Automotive businesses urged to use Renewable Heat Incentive to help fund cost of energy-saving ground sourced heat pumps

Installing ground sourced heat pumps is costly, but as Viessmann’s Technical Manager and heat pumps expert Hugh Jones puts it, ‘if you want to get the best benefits from the system then you’re always going to have to pay more than a boiler system’.
It’s always ‘difficult’ to keep costs down when installing ground sourced heat pumps. Mr Jones said: “Naturally, with a ground sourced heat pump, there are two sides to the cost – there’s the actual heat pump and then there’s the equipment you put inside the building itself: in the plant room.
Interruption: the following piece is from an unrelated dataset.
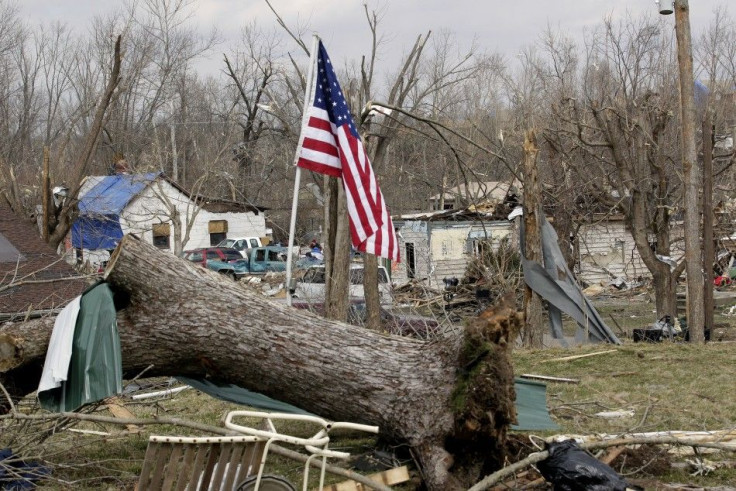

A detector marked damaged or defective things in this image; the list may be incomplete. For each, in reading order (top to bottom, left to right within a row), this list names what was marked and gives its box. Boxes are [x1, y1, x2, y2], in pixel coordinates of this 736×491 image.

damaged house [68, 173, 270, 270]
broken wood board [320, 466, 412, 491]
“But then you have got the ground boreholes, which are a very high expense. We’re not involved in the ground costs. That’s where commercial drillers or contractors come in. By choosing the right contractor, you can get better pricing but it’s like everything, you almost always get what you pay for.
“There are ways of cutting costs which we’re not prepared to take. With the heat pump itself, it’s going to be expensive no matter what, so you might as well do it right.”
He said it is important to show the customer that having spent the money, they will get it back and it will be better in the long-term. “You don’t really want to jeopardise that by cutting corners.”
Ground sourced heat pump manufacturers including Viessmann also have the challenge of convincing buyers that the technology will last for between 20 to 25 years. But some pumps fail after ten to 15 years of constant operation. Sensors fail and control boards sometimes go down.
“Naturally, things do break down,” he said. “Car dealerships will know all about this. If it only lasted for ten years, you could argue that it wouldn’t be enough to pay back the initial capital costs.”
With access to the Renewable Heat Incentive (RHI), the payback time could be just six to seven years, which would mean another 12 to 15 years of very low cost energy – vital for car dealerships to boost reduce the expense of heating and cooling huge buildings.
The RHI helps businesses, the public sector and non-profit organisations meet the cost of installing renewable heat technologies. That includes, biomass, heat pumps, geothermal, solar thermal collectors and biomethane and biogas.
But are incentive schemes like this simply pushing up energy prices for the ordinary householder? Many are led to believe so since such schemes are unsustainable – and would be impossible if even half of the households and businesses in the country were to use government grants to help install solar systems and heat pumps.
Hugh Jones is certainly upbeat about the future prospects for both air and ground sourced heat pumps.
“Heat pumps are new,” he said. “It’s a new market. Not many are sold compared with boilers. It’s still a small market. We hope and we anticipate that it will get very much bigger, particularly with the government focus on it and with increasing building regulations and people being pushed to reduce their carbon emissions more and more. That opens the way for heat pumps of all sorts – air sourced, ground sourced. It become almost like solar systems, getting to the point where you should put a solar system on the house because it makes sense.”